Writeback-aware partitioning and replacement for last-level caches in phase change main memory systems

Abstract

Phase-Change Memory (PCM) has emerged as a promising low-power main memory candidate to replace DRAM. The main problems of PCM are that writes are much slower and more power hungry than reads, write bandwidth is much lower than read bandwidth, and limited write endurance. Adding an extra layer of cache, which is logically the last-level cache (LLC), can mitigate the drawbacks of PCM. However, writebacks from the LLC might (a) overwhelm the limited PCM write bandwidth and stall the application, (b) shorten lifetime, and (c) increase energy consumption.

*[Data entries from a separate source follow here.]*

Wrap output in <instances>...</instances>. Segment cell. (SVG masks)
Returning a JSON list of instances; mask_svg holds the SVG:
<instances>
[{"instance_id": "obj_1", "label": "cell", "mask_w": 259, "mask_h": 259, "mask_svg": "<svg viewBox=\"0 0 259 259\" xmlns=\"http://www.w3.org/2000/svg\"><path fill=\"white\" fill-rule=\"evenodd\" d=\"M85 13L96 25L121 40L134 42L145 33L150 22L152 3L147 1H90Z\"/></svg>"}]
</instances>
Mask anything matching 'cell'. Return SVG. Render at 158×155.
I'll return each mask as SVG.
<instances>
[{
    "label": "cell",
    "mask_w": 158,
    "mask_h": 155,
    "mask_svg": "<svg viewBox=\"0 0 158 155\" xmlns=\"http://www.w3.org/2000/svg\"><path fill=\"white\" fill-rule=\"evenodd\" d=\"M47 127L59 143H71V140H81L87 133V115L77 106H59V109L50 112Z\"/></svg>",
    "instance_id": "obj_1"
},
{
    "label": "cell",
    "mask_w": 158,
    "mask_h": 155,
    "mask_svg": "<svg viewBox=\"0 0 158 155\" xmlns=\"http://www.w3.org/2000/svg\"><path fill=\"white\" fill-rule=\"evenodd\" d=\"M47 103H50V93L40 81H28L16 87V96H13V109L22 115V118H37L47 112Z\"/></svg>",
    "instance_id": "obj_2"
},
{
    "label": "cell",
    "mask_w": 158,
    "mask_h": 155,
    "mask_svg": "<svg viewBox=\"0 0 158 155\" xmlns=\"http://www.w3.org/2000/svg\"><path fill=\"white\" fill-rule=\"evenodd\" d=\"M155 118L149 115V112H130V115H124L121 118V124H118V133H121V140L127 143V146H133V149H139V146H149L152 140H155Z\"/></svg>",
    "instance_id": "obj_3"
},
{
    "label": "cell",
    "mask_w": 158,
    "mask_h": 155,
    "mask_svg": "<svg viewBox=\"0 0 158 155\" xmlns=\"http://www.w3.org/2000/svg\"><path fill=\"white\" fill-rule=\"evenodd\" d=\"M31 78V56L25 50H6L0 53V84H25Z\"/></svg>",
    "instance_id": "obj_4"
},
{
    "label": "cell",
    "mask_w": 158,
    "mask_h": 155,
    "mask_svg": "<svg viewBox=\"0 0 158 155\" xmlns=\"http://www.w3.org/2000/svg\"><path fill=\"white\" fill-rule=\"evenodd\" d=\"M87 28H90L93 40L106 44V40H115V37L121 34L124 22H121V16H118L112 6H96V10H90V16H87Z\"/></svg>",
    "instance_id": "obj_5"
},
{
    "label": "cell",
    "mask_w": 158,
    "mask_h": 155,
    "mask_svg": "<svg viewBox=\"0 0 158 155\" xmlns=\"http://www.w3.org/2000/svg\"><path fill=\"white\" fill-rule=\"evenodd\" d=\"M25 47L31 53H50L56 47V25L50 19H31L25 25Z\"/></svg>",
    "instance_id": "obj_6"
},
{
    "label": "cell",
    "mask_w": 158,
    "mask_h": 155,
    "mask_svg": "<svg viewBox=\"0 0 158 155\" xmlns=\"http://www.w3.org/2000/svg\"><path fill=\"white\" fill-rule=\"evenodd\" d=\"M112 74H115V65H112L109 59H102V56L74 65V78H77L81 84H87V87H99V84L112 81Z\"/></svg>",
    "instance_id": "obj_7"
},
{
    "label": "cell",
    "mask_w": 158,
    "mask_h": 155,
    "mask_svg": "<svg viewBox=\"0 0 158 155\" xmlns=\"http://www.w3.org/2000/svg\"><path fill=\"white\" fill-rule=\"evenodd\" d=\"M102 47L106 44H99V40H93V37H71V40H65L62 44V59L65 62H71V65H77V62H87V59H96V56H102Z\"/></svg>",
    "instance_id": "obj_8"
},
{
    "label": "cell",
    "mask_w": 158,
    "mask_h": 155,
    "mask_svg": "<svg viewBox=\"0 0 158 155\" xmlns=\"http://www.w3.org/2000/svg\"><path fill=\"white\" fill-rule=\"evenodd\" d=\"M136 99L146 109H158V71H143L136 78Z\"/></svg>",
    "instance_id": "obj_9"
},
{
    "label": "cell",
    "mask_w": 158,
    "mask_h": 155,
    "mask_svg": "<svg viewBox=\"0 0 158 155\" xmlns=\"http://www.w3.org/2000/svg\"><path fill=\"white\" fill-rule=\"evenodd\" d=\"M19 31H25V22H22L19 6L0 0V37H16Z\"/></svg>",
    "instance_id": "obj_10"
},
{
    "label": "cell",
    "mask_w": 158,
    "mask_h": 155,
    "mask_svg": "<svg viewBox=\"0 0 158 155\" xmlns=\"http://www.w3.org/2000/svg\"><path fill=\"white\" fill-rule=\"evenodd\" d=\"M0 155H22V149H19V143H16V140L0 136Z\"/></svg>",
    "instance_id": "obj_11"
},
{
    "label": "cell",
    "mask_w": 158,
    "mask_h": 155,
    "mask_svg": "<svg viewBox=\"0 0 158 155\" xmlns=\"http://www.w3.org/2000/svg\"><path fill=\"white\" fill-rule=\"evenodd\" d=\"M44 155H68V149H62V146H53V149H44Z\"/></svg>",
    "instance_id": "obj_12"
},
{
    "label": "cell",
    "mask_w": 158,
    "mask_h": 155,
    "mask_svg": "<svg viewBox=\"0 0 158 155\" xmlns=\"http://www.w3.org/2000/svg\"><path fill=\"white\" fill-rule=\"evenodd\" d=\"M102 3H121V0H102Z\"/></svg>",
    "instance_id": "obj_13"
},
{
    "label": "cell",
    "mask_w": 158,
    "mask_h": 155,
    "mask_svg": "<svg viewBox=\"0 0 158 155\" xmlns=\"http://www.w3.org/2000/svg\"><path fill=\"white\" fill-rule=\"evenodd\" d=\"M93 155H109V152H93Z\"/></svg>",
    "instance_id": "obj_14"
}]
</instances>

Cache partitioning and replacement schemes are important to achieve high throughput for multi-core systems. However, we noted that no existing partitioning and replacement policy takes into account the writeback information. This paper proposes two writeback-aware schemes to manage the LLC for PCM main memory systems. Writeback-aware Cache Partitioning (WCP) is a runtime mechanism that partitions a shared LLC among multiple applications. Unlike past partitioning schemes, our scheme considers the reduction in cache misses as well as writebacks. Write Queue Balancing (WQB) replacement policy manages the cache partition of each application intelligently so that the writebacks are distributed evenly among PCM write queues. In this way, applications rarely stall due to unbalanced PCM write traffic among write queues. Our evaluation shows that WCP and WQB result in, on average, 21% improvement in throughput, 49% reduction in PCM writes, and 14% reduction in energy over a state-of-the-art cache partitioning scheme.